Des complications surviennent régulièrement après une opération. Des normes internationales doivent aider à mesurer et à améliorer les résultats des interventions chirurgicales.

Opérations et complications en Suisse

Selon l’Office fédéral de la statistique, environ 400 000 personnes hospitalisées en Suisse subissent une intervention chirurgicale chaque année [1]. Viennent s’ajouter à cela, ­selon les professeurs Clavien et Puhan, quelque 800 000 opérations ambulatoires par année. Selon le type d’opé­ration, jusqu’à 20% des patients souffrent d’une infection des plaies postopératoire après une intervention chirur­gicale, par exemple. Les conséquences sont des séjours hospitaliers plus longs, des coûts plus élevés et, dans le pire des cas, le décès [2]. Le nombre total de complications et leur impact sur les coûts de santé ne sont toutefois pas recensés en Suisse à ce jour. Les données manquent également à l’échelle internationale. Les choses doivent changer. La conférence de consensus Outcome4Medicine s’est tenue mi-juin à Zurich au cours de laquelle des recomman­dations pour des normes internationales de mesure et d’amélioration des résultats des opérations ont été dis­cutées. Informations complémentaires sur: www.outcome4medicine.ch.

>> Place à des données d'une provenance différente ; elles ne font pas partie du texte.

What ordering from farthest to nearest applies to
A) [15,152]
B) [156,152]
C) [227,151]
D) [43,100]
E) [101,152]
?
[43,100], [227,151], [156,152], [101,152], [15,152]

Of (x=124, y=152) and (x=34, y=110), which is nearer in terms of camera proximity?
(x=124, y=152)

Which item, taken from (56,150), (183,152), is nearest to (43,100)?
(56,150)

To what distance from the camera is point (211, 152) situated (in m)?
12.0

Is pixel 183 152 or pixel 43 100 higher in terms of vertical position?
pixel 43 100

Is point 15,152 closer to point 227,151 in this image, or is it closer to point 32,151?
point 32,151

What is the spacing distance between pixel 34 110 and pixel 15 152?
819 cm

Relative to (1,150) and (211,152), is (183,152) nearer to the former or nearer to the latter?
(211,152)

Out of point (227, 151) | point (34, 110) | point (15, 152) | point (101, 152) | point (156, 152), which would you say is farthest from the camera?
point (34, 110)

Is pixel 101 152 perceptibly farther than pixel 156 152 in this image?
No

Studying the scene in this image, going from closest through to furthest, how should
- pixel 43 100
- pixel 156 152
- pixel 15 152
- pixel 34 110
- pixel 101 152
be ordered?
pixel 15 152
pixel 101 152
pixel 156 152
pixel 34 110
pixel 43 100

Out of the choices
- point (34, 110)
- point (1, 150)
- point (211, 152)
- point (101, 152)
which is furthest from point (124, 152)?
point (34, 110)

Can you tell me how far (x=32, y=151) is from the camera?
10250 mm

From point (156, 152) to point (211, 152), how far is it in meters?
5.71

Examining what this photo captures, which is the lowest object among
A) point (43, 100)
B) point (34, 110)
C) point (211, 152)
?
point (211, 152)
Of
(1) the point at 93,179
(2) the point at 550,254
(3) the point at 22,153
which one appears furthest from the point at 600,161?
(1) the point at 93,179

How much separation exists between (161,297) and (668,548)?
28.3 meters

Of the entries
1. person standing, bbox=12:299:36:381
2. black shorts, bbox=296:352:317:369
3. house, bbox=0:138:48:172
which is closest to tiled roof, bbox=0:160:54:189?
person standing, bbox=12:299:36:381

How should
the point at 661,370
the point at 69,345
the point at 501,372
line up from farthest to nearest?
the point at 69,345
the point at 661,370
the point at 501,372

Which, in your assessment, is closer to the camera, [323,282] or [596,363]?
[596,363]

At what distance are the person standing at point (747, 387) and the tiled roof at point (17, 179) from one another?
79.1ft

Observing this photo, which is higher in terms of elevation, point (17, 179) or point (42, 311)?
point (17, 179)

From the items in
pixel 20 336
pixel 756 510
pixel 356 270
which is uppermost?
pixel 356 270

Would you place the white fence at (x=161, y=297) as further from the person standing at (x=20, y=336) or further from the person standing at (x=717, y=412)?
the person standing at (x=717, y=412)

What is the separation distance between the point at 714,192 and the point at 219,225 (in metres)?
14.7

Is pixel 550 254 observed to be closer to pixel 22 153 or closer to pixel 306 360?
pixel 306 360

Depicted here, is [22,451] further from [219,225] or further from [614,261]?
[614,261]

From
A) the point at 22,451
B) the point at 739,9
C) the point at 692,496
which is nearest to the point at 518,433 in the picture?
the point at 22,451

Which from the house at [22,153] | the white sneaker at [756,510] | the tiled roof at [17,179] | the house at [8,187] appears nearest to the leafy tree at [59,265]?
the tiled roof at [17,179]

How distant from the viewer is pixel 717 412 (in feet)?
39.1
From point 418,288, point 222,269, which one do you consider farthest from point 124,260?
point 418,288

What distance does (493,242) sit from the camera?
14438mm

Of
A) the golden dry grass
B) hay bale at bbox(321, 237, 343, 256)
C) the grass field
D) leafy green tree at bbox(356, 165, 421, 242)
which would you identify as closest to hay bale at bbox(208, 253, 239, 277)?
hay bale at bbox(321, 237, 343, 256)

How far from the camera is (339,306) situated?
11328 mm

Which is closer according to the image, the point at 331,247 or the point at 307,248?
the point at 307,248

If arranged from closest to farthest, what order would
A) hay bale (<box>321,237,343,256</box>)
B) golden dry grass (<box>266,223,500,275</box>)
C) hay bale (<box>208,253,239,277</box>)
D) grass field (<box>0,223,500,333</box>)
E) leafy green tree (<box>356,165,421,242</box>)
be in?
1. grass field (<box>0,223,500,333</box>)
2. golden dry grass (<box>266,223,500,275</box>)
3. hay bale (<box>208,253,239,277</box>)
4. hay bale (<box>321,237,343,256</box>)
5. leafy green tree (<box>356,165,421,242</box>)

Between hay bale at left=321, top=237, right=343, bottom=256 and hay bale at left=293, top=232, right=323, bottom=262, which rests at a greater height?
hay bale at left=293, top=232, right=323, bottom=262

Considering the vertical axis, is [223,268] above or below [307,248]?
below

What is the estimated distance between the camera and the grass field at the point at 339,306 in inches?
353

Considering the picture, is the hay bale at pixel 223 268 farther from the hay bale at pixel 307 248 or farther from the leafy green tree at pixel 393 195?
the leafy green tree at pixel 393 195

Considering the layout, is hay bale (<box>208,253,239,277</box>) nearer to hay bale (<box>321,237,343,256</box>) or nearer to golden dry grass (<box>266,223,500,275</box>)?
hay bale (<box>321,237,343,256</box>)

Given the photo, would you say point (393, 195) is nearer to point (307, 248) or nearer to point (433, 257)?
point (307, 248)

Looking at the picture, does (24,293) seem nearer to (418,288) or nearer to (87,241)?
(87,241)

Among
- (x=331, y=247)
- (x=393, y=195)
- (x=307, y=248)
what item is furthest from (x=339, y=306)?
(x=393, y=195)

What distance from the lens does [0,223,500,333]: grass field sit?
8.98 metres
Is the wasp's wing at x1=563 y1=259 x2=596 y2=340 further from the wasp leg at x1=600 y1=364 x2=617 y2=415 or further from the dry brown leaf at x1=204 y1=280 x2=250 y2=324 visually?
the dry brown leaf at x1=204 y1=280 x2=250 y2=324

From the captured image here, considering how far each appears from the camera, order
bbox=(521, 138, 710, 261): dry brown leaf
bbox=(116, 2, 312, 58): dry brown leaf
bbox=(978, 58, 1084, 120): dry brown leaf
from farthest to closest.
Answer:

Des non-spécialistes ont également participé et formuleront eux aussi des recommandations, est-ce exact?
Milo Puhan: Nous avons désigné un jury qui va à présent rédiger des recommandations impartiales après la conférence. Les membres du jury ne sont pas choisis au hasard parmi l’ensemble de la population générale, comme cela se fait dans le modèle dit danois. Ce sont des personnes ayant une grande expérience dans certains domaines, par exemple l’amélioration de la qualité dans l’hôtellerie. Ce modèle «danois-zurichois» fonctionne très bien. Nous l’avons déjà utilisé par le passé et le réutiliserions sans hésiter.
Monsieur Clavien, quelles seront les conséquences à long terme de cette conférence pour le travail des chirurgiens suisses?
Pierre-Alain Clavien: Il est difficile de faire des prévisions, mais nous espérons pouvoir poser un premier jalon qui motivera tout le monde, des patients aux chirurgiens et aux généralistes, à améliorer les soins grâce à une approche standardisée et axée sur le patient.